TOULOUSE (Reuters) - Le tribunal des prud'hommes de Toulouse a estimé jeudi que 190 salariés de l'ex-filiale française de l'équipementier automobile américain Molex avaient été licenciés "sans cause réelle et sérieuse", ouvrant la voie à des indemnisations.

La cour d'appel de Toulouse leur avait déjà offert en février dernier une première victoire en déclarant le groupe américain co-responsable du licenciement en 2009 des 280 employés de l'usine de Villemur-sur-Tarn.

La décision de jeudi en faveur de 190 salariés qui contestaient leur licenciement pour motif économique pourrait faire l'objet d'un appel suspensif de Molex.

Elle a été acclamée par les plaignants venus en nombre dans la cour du tribunal des prud'hommes.

"La justice nous donne raison.
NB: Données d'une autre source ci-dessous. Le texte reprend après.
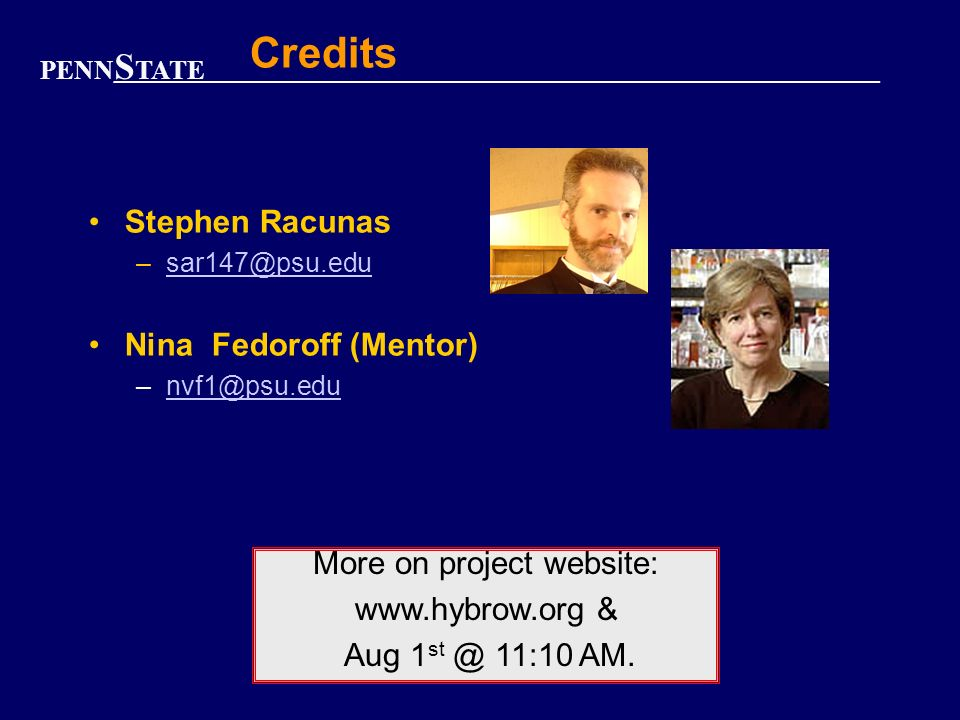PENN S TATE Credits Stephen Racunas –sar147@psu.edusar147@psu.edu Nina Fedoroff (Mentor) –nvf1@psu.edunvf1@psu.edu More on project website: www.hybrow.org & Aug 1 st @ 11:10 AM.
Nous avons été entendus sur toute la ligne", a dit leur avocat Me Jean-Marc Denjean. "Vous êtes tous indemnisés du préjudice dans des sommes significatives."

Ce jugement oblige l'Association pour la gestion du régime de garantie des créances des salariés (AGS) à verser des indemnités s'élevant en moyenne à 90.000 euros par plaignant.

"Ce n'est pas une condamnation symbolique", a dit l'avocat. "Les prud'hommes versent en général six mois de salaire minimum. Au-delà, c'est à l'appréciation des juges."

Les ex-Molex avaient engagé une action en indemnisation, pour un montant global de 22 millions d'euros.

L'intersyndicale de Molex France a toujours contesté la justification économique de la fermeture du site de Villemur-sur-Tarn, estimant que l'usine était viable.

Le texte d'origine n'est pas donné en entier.